Given exercise A: Print the part of the iodine redox thread starting at "(I3)^ -1 -----> (I)^ -1" and ending at "the number 1.", copied word for word.

Provided passage:
(I3)^ -1 -----> (I)^ -1 + (IO3)^ -1 , under acidic conditions. .....plzz show ur work !
2007-01-17 09:47:37 · 2 answers · asked by silver_star 1 in Science & Mathematics ➔ Chemistry
First off, your crafty perfesser wants to give you a hard time. He knows (but you, poor innocent, do not) that iodine, I2, plus iodide ion, I-, form a species that is triiodide ion, I3-
There is confusion among capital I, lower case l, and the number 1.
From here out, let the symbol for iodine be *eye*.
Let us balance it by half-reactions, without the obstruction of triiodide.
5*eye*2 + 10e- ===> 10 *eye*^-1
That is the reduction of iodine to iodide
6H2O + *eye*2 ===> 2*eye*O3- + 10e- + 12 H+
That is the oxidation of iodine to iodate. The combined equation is:
6H2O + 6*eye*2 ===> 2*eyeO3- + 10*eye*- +12H+
So what about the *eye3-? There should be 6 more *eye- on the right to convert all that 6*eye*2 to 6*eye3^- and the 10*eye*- on the right to 16*eye*-
What your crafty perfessor didn't explain is that there are three kinds of iodine: The kind that gets oxidized, the kind that gets reduced, and the kind that does neither.
2007-01-17 11:30:05 · answer #1 · answered by steve_geo1 7 · 0⤊ 0⤋
Yes, i do.
Do your own homework. As a hint, separate the oxidation and reduction components to balance on their own. At the end, make sure that atoms and charges balance. It's in (aqueous?) acid, so this means you can add certain molecules and ions to help you.
2007-01-17 10:01:51 · answer #2 · answered by Phil 5 · 0⤊ 0⤋

Given exercise B: From the listing, output the lines starting at the line containing "At what distance is the" and ending at the line containing "73.7 inches", unchanged and including both of those lines.

Raw records:
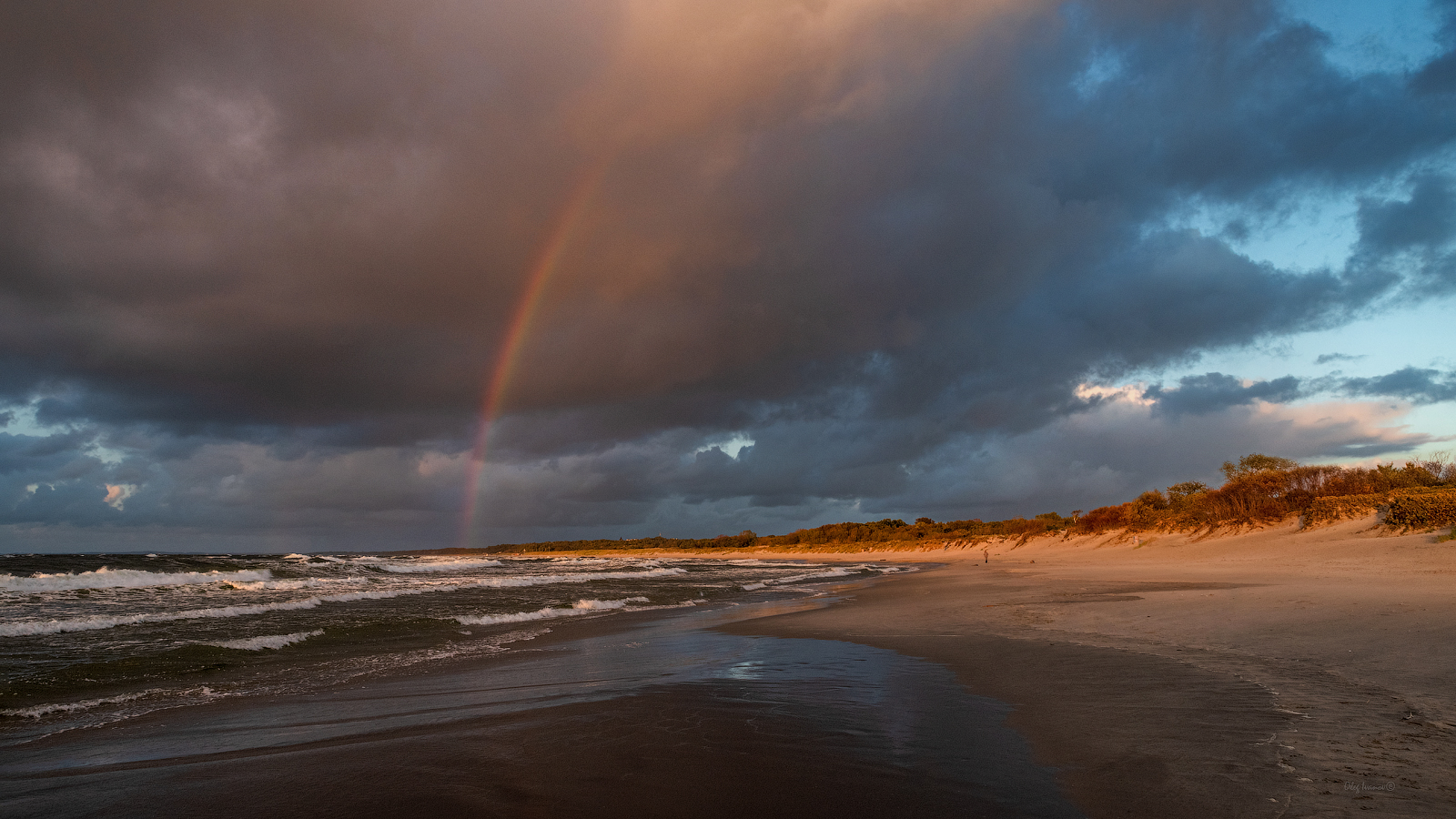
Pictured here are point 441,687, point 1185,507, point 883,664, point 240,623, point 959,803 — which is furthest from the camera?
point 1185,507

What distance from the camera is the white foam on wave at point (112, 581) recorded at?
88.2 ft

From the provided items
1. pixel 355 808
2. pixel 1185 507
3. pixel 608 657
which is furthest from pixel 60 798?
pixel 1185 507

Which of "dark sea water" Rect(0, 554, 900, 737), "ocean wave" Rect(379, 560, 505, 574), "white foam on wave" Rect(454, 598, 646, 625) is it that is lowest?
"ocean wave" Rect(379, 560, 505, 574)

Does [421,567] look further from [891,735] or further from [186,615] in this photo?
[891,735]

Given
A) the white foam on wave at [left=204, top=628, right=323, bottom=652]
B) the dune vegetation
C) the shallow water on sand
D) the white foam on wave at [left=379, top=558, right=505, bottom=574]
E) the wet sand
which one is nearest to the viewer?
the wet sand

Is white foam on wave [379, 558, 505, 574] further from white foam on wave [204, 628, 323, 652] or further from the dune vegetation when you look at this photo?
the dune vegetation

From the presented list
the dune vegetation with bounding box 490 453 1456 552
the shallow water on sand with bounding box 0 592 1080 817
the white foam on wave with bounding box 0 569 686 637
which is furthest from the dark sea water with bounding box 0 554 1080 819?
the dune vegetation with bounding box 490 453 1456 552

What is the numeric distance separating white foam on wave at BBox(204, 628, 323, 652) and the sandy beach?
932 cm

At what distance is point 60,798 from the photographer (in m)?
5.19

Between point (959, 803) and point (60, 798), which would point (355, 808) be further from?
point (959, 803)

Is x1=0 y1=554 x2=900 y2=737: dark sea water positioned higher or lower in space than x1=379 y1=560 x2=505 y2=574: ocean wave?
higher

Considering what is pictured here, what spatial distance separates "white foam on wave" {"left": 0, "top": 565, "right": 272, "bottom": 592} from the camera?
88.2 feet

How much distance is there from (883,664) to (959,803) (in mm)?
6150

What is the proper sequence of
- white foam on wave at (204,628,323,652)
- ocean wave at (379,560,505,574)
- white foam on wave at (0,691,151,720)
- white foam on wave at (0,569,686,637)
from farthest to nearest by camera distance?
ocean wave at (379,560,505,574)
white foam on wave at (0,569,686,637)
white foam on wave at (204,628,323,652)
white foam on wave at (0,691,151,720)
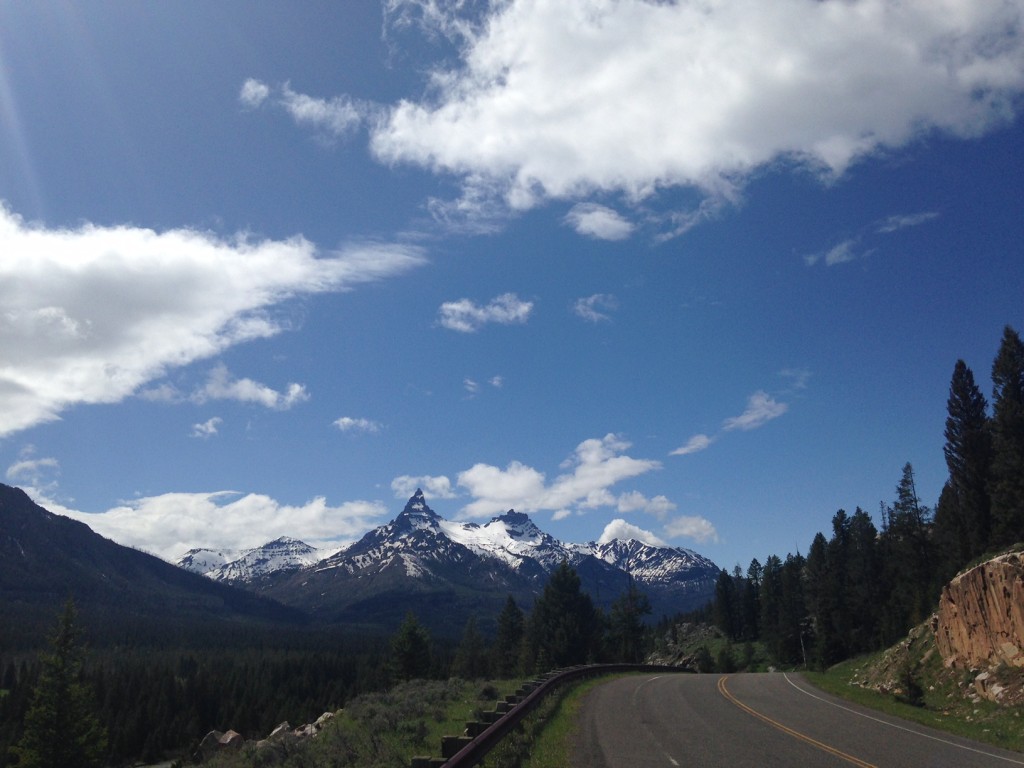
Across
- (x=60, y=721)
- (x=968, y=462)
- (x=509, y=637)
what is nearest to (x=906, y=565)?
(x=968, y=462)

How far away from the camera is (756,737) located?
628 inches

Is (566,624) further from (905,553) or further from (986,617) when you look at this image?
(986,617)

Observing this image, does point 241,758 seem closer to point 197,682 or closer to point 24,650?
point 197,682

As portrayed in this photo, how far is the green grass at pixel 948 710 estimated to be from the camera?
699 inches

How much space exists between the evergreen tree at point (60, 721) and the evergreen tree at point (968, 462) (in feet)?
203

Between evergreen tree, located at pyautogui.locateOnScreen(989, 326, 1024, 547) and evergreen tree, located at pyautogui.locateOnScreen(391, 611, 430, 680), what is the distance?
45.6 metres

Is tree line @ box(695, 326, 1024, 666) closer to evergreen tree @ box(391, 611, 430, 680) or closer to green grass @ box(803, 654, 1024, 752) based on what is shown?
green grass @ box(803, 654, 1024, 752)

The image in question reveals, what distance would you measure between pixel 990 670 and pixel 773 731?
1163cm

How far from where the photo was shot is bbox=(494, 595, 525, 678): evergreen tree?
87.6 meters

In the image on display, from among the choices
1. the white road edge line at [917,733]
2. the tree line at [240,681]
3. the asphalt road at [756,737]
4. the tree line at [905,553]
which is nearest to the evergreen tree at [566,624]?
the tree line at [240,681]

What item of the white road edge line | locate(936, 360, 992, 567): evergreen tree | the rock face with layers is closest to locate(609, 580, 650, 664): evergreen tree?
locate(936, 360, 992, 567): evergreen tree

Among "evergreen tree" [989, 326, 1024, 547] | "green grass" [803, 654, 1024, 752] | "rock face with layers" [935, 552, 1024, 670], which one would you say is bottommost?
"green grass" [803, 654, 1024, 752]

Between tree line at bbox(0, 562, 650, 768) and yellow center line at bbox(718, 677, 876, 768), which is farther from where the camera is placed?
tree line at bbox(0, 562, 650, 768)

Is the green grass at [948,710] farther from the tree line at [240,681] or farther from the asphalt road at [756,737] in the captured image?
the tree line at [240,681]
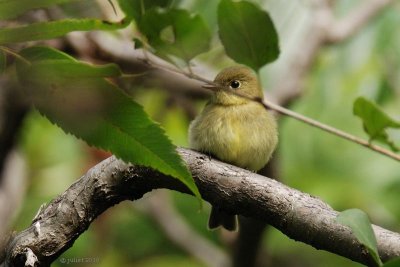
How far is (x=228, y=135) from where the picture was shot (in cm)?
339

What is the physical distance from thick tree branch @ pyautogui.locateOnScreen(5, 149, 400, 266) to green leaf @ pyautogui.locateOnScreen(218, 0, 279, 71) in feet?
1.05

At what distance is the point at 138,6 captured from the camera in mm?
2219

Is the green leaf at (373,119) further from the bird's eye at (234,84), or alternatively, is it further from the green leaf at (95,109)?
the bird's eye at (234,84)

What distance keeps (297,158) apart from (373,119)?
12.2ft

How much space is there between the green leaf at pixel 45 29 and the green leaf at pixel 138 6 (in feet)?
0.55

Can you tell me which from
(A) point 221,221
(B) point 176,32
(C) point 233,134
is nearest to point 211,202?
(B) point 176,32

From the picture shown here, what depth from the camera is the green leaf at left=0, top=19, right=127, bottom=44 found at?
73.7 inches

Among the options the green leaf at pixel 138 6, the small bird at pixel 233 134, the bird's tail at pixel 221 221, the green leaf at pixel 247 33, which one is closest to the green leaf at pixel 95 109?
the green leaf at pixel 138 6

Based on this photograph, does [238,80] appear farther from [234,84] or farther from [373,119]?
[373,119]

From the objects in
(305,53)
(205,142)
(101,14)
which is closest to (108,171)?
(205,142)

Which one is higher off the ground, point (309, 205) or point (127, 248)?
point (309, 205)

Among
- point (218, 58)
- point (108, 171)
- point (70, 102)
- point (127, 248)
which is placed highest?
point (70, 102)

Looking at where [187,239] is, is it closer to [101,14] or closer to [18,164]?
[18,164]

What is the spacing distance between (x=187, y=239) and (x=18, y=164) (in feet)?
4.31
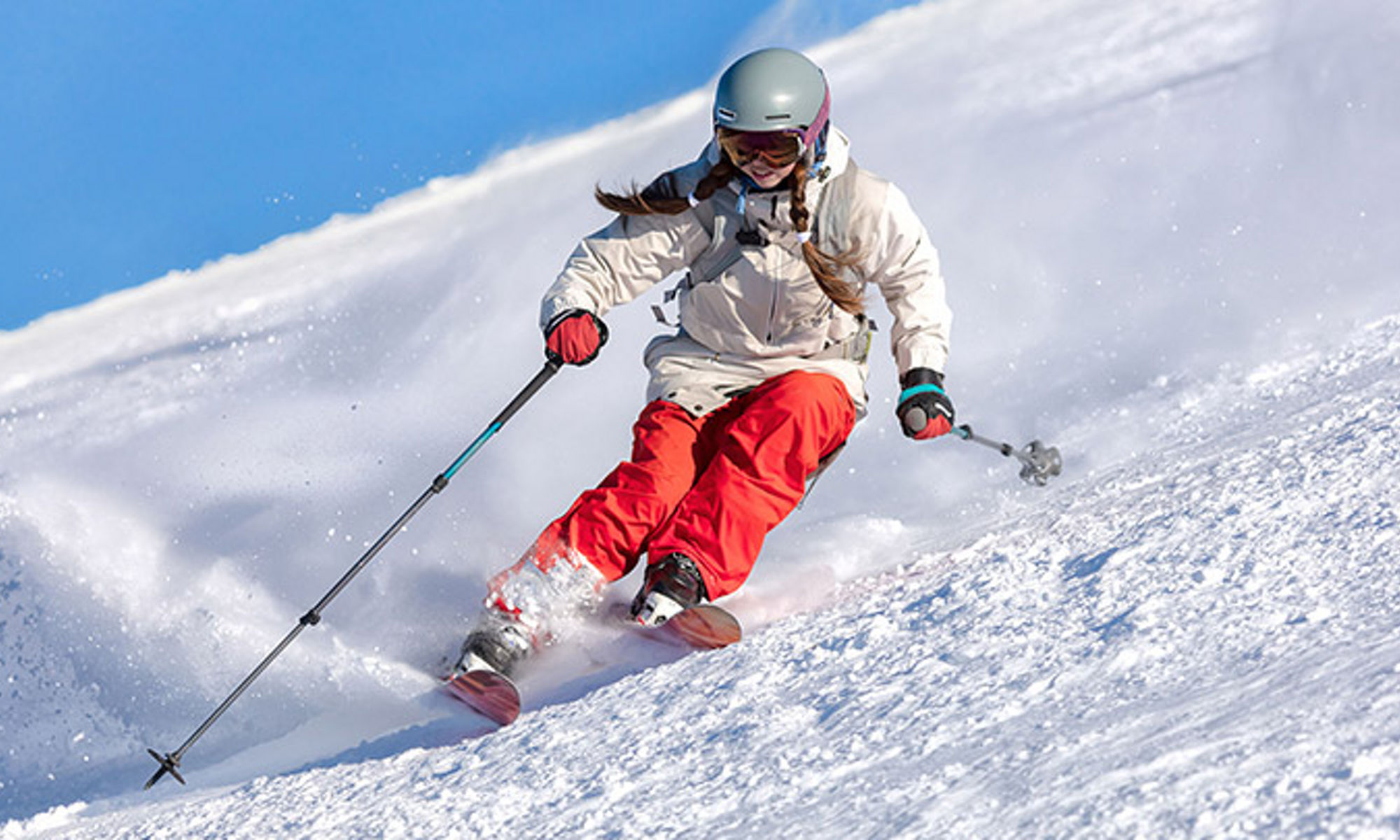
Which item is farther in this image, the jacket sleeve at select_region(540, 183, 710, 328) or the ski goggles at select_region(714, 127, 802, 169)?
the jacket sleeve at select_region(540, 183, 710, 328)

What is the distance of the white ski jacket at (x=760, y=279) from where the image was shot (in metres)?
3.79

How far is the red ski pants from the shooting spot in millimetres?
3500

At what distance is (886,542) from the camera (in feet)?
14.9

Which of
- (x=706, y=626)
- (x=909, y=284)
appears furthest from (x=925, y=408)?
(x=706, y=626)

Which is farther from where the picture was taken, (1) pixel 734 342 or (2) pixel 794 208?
(1) pixel 734 342

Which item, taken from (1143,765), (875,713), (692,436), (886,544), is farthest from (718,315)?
(1143,765)

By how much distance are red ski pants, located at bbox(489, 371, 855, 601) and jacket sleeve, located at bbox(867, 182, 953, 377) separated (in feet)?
0.84

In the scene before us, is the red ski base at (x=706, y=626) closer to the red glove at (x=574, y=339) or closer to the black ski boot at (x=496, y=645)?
the black ski boot at (x=496, y=645)

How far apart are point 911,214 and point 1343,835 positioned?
2431 mm

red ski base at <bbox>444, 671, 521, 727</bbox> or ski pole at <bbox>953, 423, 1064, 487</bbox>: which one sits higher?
ski pole at <bbox>953, 423, 1064, 487</bbox>

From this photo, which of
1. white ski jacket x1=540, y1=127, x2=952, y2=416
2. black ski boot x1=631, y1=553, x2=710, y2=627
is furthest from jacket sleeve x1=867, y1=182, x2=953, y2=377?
black ski boot x1=631, y1=553, x2=710, y2=627

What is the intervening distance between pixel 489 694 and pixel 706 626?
47cm

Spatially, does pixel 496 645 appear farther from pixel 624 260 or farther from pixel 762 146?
pixel 762 146

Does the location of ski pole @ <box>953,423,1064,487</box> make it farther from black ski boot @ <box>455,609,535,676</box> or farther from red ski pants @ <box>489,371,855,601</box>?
black ski boot @ <box>455,609,535,676</box>
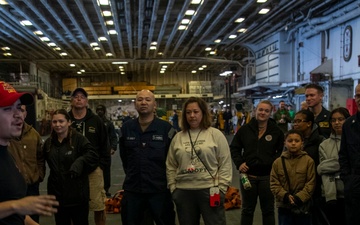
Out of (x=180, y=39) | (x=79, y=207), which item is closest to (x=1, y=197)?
(x=79, y=207)

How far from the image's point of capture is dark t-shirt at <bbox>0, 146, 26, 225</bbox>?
164 cm

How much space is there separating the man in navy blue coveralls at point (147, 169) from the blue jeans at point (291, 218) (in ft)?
3.65

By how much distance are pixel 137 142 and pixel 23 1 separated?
824 centimetres

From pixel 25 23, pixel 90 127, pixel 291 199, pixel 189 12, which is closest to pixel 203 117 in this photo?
pixel 291 199

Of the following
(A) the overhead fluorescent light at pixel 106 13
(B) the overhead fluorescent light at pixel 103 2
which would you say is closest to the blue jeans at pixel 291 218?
(B) the overhead fluorescent light at pixel 103 2

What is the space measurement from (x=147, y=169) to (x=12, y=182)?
1.87 meters

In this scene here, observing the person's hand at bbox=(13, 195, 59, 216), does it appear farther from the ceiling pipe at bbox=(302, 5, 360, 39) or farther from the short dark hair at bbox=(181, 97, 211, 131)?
the ceiling pipe at bbox=(302, 5, 360, 39)

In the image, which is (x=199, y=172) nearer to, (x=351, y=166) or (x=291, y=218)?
(x=291, y=218)

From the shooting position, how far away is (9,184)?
1.66m

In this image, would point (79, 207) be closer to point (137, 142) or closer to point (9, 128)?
point (137, 142)

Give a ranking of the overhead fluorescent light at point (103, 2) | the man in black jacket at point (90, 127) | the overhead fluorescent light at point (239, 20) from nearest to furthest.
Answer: the man in black jacket at point (90, 127) < the overhead fluorescent light at point (103, 2) < the overhead fluorescent light at point (239, 20)

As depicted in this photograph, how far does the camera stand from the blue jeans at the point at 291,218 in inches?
143

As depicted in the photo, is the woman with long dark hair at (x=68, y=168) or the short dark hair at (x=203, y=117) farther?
the short dark hair at (x=203, y=117)

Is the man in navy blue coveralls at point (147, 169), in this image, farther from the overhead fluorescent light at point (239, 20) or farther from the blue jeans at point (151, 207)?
the overhead fluorescent light at point (239, 20)
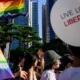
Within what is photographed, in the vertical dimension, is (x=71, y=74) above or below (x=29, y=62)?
above

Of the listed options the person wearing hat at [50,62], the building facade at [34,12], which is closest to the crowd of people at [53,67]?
the person wearing hat at [50,62]

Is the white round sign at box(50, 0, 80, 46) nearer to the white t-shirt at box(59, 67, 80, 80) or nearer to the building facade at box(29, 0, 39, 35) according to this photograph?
the white t-shirt at box(59, 67, 80, 80)

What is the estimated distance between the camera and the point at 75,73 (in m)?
1.97

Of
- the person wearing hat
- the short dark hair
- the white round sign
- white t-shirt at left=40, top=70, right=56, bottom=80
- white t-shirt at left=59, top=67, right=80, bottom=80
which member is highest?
the white round sign

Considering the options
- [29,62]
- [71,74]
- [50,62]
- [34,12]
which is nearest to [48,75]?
[50,62]

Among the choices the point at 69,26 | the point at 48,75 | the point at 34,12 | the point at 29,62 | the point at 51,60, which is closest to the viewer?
the point at 69,26

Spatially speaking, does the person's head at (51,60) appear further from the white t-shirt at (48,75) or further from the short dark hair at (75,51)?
the short dark hair at (75,51)

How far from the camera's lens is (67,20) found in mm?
1984

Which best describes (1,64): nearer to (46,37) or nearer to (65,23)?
(65,23)

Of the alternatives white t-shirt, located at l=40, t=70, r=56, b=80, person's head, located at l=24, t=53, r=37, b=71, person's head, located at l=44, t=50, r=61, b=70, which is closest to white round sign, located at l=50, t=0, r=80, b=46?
white t-shirt, located at l=40, t=70, r=56, b=80

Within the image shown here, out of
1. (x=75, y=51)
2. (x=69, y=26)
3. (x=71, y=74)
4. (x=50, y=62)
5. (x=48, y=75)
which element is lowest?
(x=48, y=75)

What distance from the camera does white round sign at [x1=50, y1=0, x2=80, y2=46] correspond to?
6.34 feet

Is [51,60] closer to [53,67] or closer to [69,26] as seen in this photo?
[53,67]

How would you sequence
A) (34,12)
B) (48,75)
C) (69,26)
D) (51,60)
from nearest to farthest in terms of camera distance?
(69,26) → (48,75) → (51,60) → (34,12)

Problem solution A:
(I3)^ -1 -----> (I)^ -1 + (IO3)^ -1 , under acidic conditions. .....plzz show ur work !
2007-01-17 09:47:37 · 2 answers · asked by silver_star 1 in Science & Mathematics ➔ Chemistry
First off, your crafty perfesser wants to give you a hard time. He knows (but you, poor innocent, do not) that iodine, I2, plus iodide ion, I-, form a species that is triiodide ion, I3-
There is confusion among capital I, lower case l, and the number 1.

Problem solution B:
At what distance is the point at 138,6 captured from the camera in mm?
2219

Is the green leaf at (373,119) further from the bird's eye at (234,84), or alternatively, is it further from the green leaf at (95,109)?
the bird's eye at (234,84)

What distance keeps (297,158) apart from (373,119)?
12.2ft

How much space is there between the green leaf at pixel 45 29 and the green leaf at pixel 138 6 (in feet)?
0.55

Can you tell me which from
(A) point 221,221
(B) point 176,32
(C) point 233,134
is nearest to point 211,202?
(B) point 176,32

From the picture shown here, what depth from the camera is the green leaf at left=0, top=19, right=127, bottom=44 found at?
73.7 inches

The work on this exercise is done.